Coopération renouvelée. Si les positions sont relativement figées sur le front depuis plusieurs semaines, la Russie ne renonce pas à mettre à genou l'Ukraine. Les mobilisations massives de nouveaux volontaires font craindre, dès la sortie de l'hiver, une puissante offensive. Pour parer au plus urgent, les occidentaux multiplient les livraisons d'armes pour soutenir Kiev dans son effort. Dernièrement, la France, les États-Unis et l'Allemagne ont ainsi annoncé la fourniture, à venir, de chars légers.

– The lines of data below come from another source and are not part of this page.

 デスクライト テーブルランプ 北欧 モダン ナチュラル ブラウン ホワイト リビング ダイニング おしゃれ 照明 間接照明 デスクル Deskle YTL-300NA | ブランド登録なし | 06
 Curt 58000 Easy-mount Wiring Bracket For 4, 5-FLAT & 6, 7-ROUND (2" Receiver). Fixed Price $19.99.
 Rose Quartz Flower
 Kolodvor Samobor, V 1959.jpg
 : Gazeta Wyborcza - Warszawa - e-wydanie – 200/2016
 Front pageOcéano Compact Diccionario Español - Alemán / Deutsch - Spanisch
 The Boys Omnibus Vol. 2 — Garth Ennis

Ce lundi, l'Otan et l'Ukraine ont également décidé d'accentuer leur coopération. "L'Otan reste le fondement de la défense collective de ses Alliés et est essentielle pour la sécurité euro-atlantique. Nous reconnaissons la valeur d'une défense européenne plus forte et plus performante, qui contribue de manière positive à la sécurité mondiale et transatlantique et qui est complémentaire et interopérable avec l'Otan", souligne une déclaration commune. Le texte doit être signé mardi par le secrétaire général de l'Alliance, Jens Stoltenberg, le président du Conseil européen Charles Michel et la présidente de la Commission Ursula von der Leyen.

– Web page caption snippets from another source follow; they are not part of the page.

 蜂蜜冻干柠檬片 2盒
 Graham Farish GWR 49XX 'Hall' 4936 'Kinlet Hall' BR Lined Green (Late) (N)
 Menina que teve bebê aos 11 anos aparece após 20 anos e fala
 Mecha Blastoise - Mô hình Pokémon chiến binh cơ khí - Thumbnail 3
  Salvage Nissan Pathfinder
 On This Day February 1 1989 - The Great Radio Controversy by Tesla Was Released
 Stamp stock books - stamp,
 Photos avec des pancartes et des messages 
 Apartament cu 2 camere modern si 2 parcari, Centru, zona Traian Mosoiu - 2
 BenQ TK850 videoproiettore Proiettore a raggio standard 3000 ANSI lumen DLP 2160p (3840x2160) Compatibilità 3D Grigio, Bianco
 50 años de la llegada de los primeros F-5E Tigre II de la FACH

Les blindés dans le viseur. Toutefois, les livraisons à l'Ukraine de blindés d'infanterie et d'autres armes ne feront que "prolonger les souffrances" des Ukrainiens et ne "changeront pas" l'équilibre des forces, a tancé le Kremlin. "Fondamentalement, ces livraisons ne peuvent pas et ne vont pas changer quoi que ce soit. [...] Ces livraisons ne peuvent que prolonger les souffrances du peuple ukrainien", a mis en avant Dmitri Peskov, le porte-parole de la présidence.

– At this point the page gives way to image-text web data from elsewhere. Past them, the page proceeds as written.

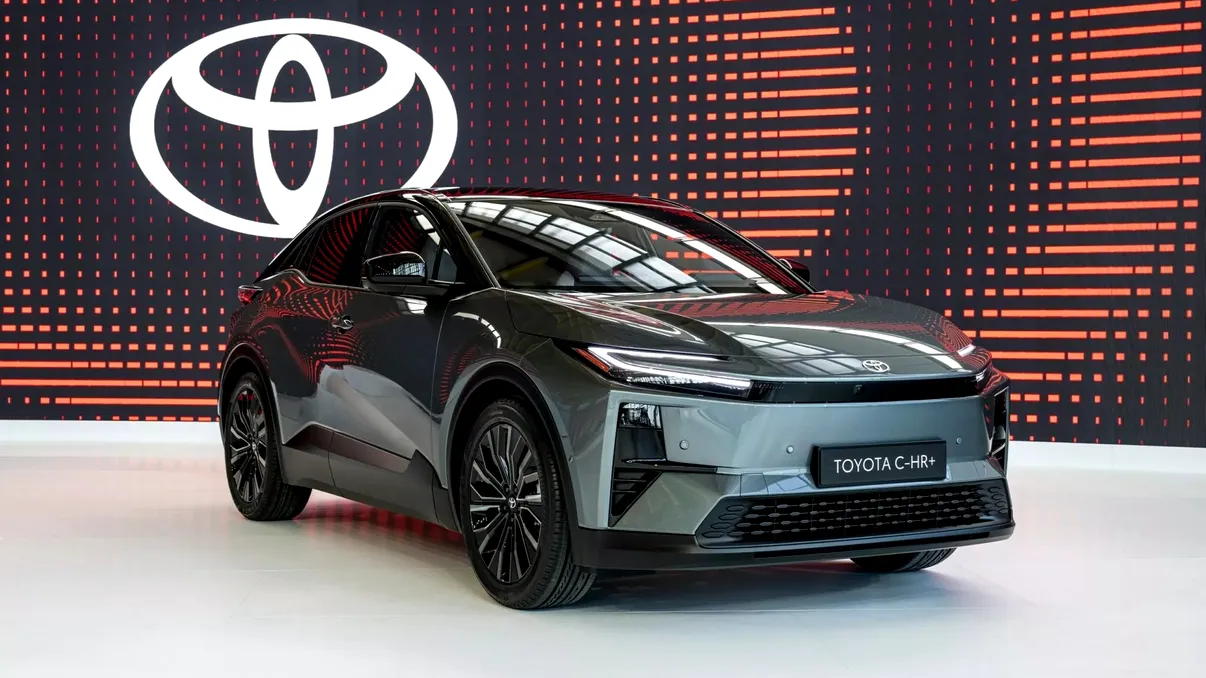 Toyota C-HR+ EV: noul SUV electric care ar putea ajunge în SUA anul viitor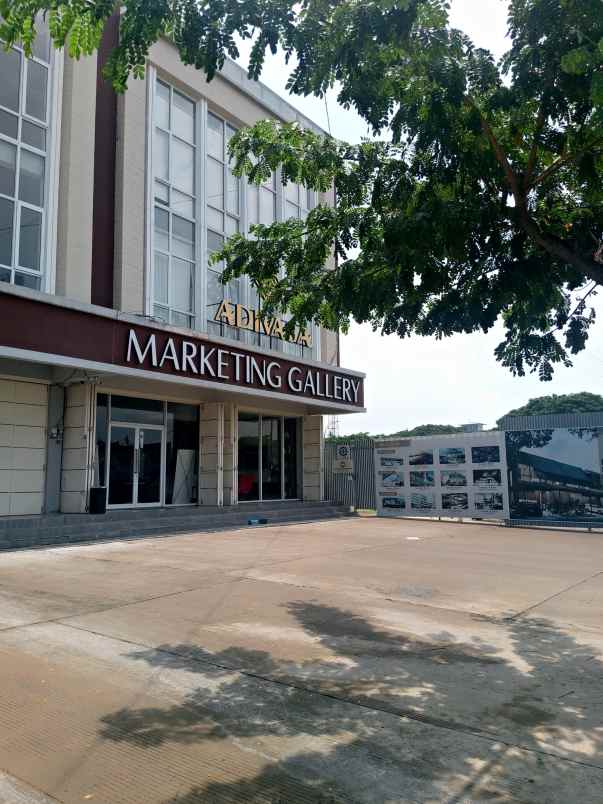 dijual ruko gudang kantor ruko adivasa jl roda mas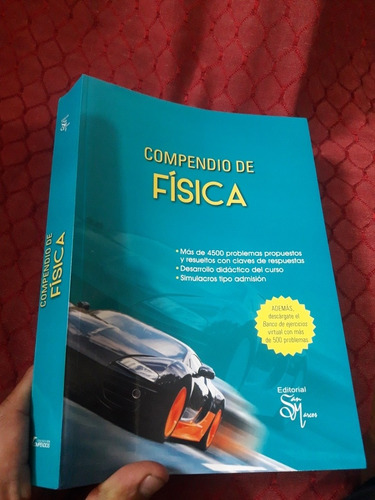 Libro De Compendio Fisica Nivel San Marcos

Moscou accentue la pression. Pour tenter de reprendre l'initiative, la Russie redouble d'efforts à Soledar, à une quinzaine de kilomètres Bakhmout, ville stratégique de l'est de l'Ukraine dont Moscou tente depuis des mois de s'emparer. "Je remercie tous nos soldats qui protègent Bakhmout [...] et les combattants à Soledar, qui résistent à de nouveaux assauts, encore plus violents, des envahisseurs", a salué le président Zelensky, dans son message quotidien. "Grâce à la résistance de nos soldats là-bas, à Soledar, nous avons gagné du temps supplémentaire et (préservé) des forces pour l'Ukraine", s'est félicité le chef d'État.
(Nouveaux) bombardements meurtriers. Incapable de réaliser une percée sur le terrain, les troupes de Vladimir Poutine poursuivent leur campagne de terreur pour tenter de briser la résilience adverse. Au moins deux personnes ont été tuées lundi dans une frappe russe ayant touché un marché dans le village de Chevtchenko, dans l'oblast de Donestk, ont indiqué les autorités locales. Plus au sud, à Kherson, le gouverneur Iaroslav Ianouchevitch a rapporté un mort et un blessé lors d'une frappe qui a touché un quartier résidentiel. En tout, selon la présidence ukrainienne, au moins deux personnes sont mortes et dix ont été blessées au cours des dernières 24 heures dans tout le pays.